ざると人気を分けるのが太麺を使った「カレー皿うどん」。4~5時間かけて煮込んだやや濃いめのカレールーを、茹でたてのソフトなカレー麺にたっぷりとかけます。味の奥に忍ばせたこしょうと七味がアクセント。ピリリと舌を指す刺激にうっすらと汗がにじみます。白ごはんとのセットも用意してあるのは、主食の重ね食べを好む大阪ならでは。「余ったルーを白ごはんの上にかけて食べる人も多いよ」。個性際立つ麺は大阪人の胃袋をがっちりとつかんでいます。

力餅食堂 中崎店 のおすすめ

カレー麺ざる

苦労を重ねて誕生した黄金カレー麺。やわらかなつゆの味わいとパンチのある麺のコラボが後を引くおいしさです

カレー皿うどん

カレーライスのごはんを黄金カレー麺に変えた一品。カレー×カレーのマッチングがスパイシー好きにはたまらないはず

おはぎ

1個でおなかを満足させてくれるおはぎ。自家製あんはあっさりめに炊き上げ、きなこの中にもあんこが忍ばせてあります

DATA:

力餅食堂 中崎店

大阪府大阪市北区中崎1-9-2

TEL 06-6372-1458

営業時間 11:00~19:00

水曜休み

 

力餅食堂 中崎店 からのメッセージ

黄金カレー麺はどこにもないメニューで、店に足を運んでいただかないと食べられない味です。ぜひ出来立てを食べに来てください。

【取材レポート】

黄金カレー麺を使ったもう一つの人気メニューが「虎ざる」。
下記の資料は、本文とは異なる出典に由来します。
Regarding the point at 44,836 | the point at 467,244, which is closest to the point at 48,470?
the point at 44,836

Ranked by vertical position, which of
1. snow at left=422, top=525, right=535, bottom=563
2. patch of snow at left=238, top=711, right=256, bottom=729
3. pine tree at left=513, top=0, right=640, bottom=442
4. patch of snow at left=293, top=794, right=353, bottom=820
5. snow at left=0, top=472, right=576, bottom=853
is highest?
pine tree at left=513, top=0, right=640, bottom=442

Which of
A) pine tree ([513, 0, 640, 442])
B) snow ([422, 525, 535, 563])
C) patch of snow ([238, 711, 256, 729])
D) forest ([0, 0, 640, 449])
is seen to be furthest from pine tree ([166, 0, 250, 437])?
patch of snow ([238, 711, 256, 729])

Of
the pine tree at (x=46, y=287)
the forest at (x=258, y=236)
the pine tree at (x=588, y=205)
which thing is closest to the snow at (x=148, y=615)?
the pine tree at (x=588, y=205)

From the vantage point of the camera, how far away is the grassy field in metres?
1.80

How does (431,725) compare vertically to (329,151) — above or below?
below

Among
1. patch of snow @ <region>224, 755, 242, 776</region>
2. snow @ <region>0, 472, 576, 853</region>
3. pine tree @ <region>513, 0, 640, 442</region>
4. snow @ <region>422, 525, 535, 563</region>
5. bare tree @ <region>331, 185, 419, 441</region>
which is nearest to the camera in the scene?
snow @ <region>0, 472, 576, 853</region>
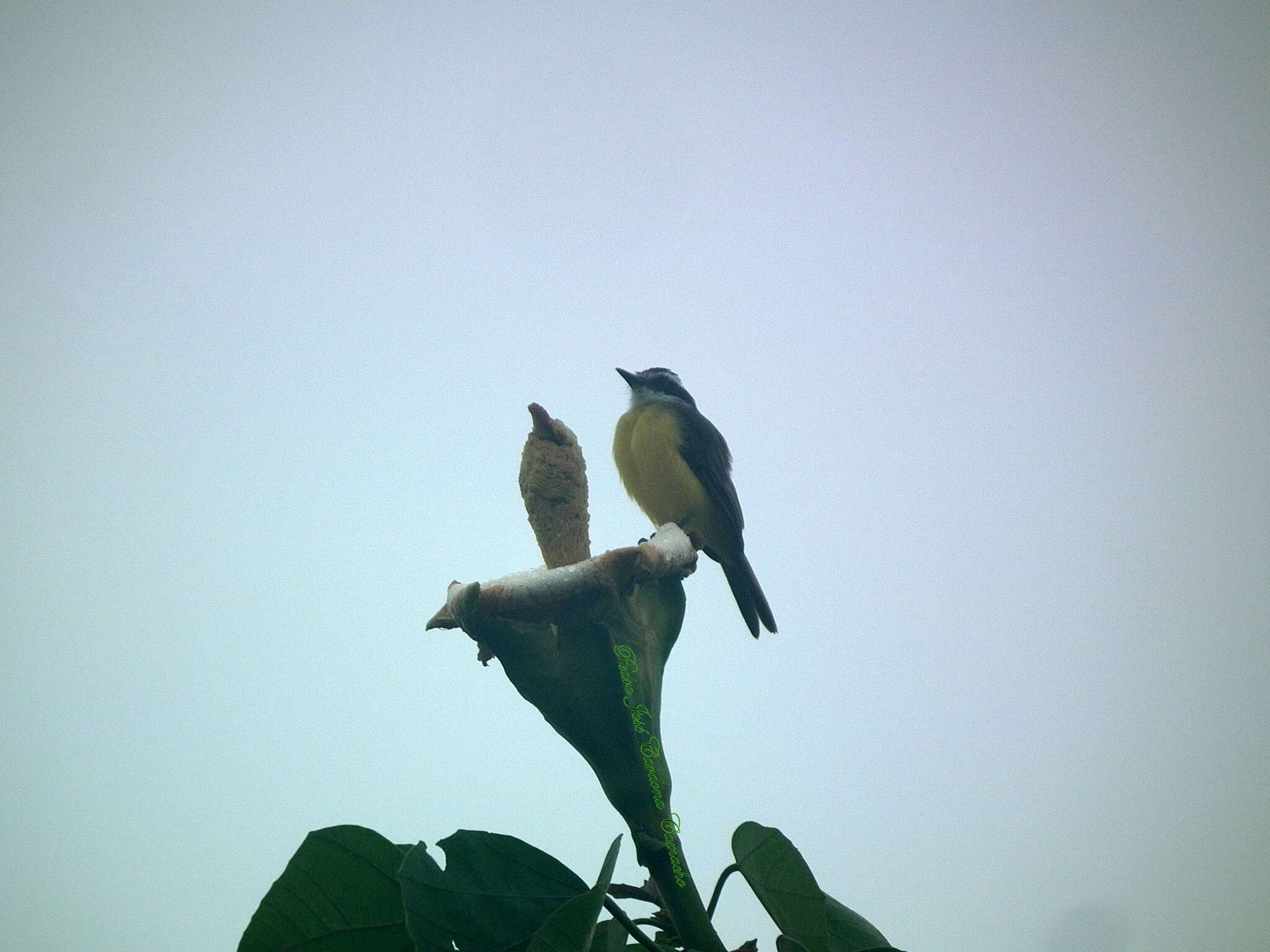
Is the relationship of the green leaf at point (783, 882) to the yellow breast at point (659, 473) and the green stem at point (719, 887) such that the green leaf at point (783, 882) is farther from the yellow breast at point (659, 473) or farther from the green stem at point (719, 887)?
the yellow breast at point (659, 473)

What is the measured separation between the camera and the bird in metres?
2.99

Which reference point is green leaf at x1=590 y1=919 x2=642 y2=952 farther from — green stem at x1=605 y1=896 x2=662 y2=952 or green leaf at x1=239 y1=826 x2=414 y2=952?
green leaf at x1=239 y1=826 x2=414 y2=952

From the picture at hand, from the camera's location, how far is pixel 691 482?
3.02 m

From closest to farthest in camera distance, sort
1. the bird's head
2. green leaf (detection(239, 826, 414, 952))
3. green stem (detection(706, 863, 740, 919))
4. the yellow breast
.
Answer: green leaf (detection(239, 826, 414, 952)), green stem (detection(706, 863, 740, 919)), the yellow breast, the bird's head

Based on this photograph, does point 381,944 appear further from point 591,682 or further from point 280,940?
point 591,682

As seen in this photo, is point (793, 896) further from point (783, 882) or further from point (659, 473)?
point (659, 473)

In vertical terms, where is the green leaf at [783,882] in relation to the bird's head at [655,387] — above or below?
below

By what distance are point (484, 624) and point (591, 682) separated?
0.15 metres

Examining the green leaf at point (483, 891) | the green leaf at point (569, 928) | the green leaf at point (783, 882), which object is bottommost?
the green leaf at point (783, 882)

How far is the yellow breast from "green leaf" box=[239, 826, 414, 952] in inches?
78.8

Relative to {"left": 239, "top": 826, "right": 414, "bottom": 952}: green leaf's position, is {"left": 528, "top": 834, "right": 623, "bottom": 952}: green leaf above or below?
below

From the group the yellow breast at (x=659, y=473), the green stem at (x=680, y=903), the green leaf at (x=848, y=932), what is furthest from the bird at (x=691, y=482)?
the green stem at (x=680, y=903)

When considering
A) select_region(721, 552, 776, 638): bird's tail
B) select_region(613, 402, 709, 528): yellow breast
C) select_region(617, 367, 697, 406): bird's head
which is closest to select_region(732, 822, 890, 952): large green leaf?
select_region(613, 402, 709, 528): yellow breast

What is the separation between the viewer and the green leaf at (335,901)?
3.01 feet
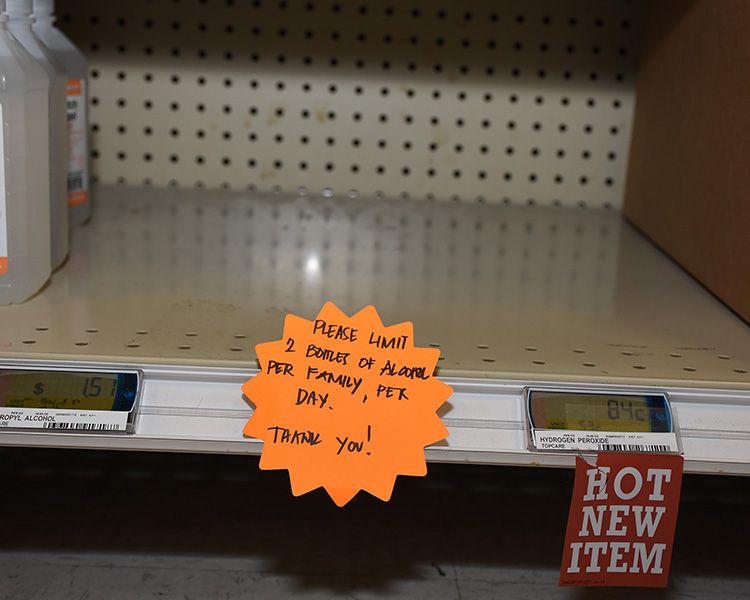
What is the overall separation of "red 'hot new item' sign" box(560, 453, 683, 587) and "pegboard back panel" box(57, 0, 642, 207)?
2.71 feet

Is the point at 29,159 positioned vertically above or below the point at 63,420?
above

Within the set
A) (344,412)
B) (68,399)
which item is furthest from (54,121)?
(344,412)

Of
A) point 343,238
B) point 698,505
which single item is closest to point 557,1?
point 343,238

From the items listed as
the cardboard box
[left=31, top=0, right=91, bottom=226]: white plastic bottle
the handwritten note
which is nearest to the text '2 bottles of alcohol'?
[left=31, top=0, right=91, bottom=226]: white plastic bottle

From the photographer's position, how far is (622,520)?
2.41ft

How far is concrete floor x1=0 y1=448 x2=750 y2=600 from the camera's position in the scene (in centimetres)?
93

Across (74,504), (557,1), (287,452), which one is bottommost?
(74,504)

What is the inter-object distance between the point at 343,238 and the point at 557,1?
1.89 ft

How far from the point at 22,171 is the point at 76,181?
1.26 feet

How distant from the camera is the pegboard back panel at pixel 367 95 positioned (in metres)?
1.40

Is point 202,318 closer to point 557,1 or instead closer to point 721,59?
point 721,59

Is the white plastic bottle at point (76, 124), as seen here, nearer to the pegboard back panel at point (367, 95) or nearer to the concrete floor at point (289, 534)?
the pegboard back panel at point (367, 95)

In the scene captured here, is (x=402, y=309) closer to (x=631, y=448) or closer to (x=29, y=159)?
(x=631, y=448)

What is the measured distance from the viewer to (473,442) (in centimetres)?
71
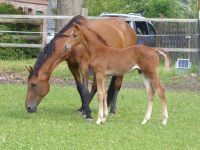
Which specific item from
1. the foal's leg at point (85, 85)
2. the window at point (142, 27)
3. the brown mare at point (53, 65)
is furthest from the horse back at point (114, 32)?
the window at point (142, 27)

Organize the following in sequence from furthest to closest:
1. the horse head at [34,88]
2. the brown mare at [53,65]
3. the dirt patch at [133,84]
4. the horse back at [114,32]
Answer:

こちらはカレー麺とコーヒー麺を交互に盛り、虎縞に見立てたユニークな一品。言わずもがな、阪神タイガースファンのウケは抜群です。黒い麺を作るのにも試行錯誤したと話す尾上さん。竹炭やイカ墨も試してみて、クセのないコーヒーが一番しっくりきたとか。下町らしい愛嬌のあるグルメ。こちらもぜひご賞味あれ。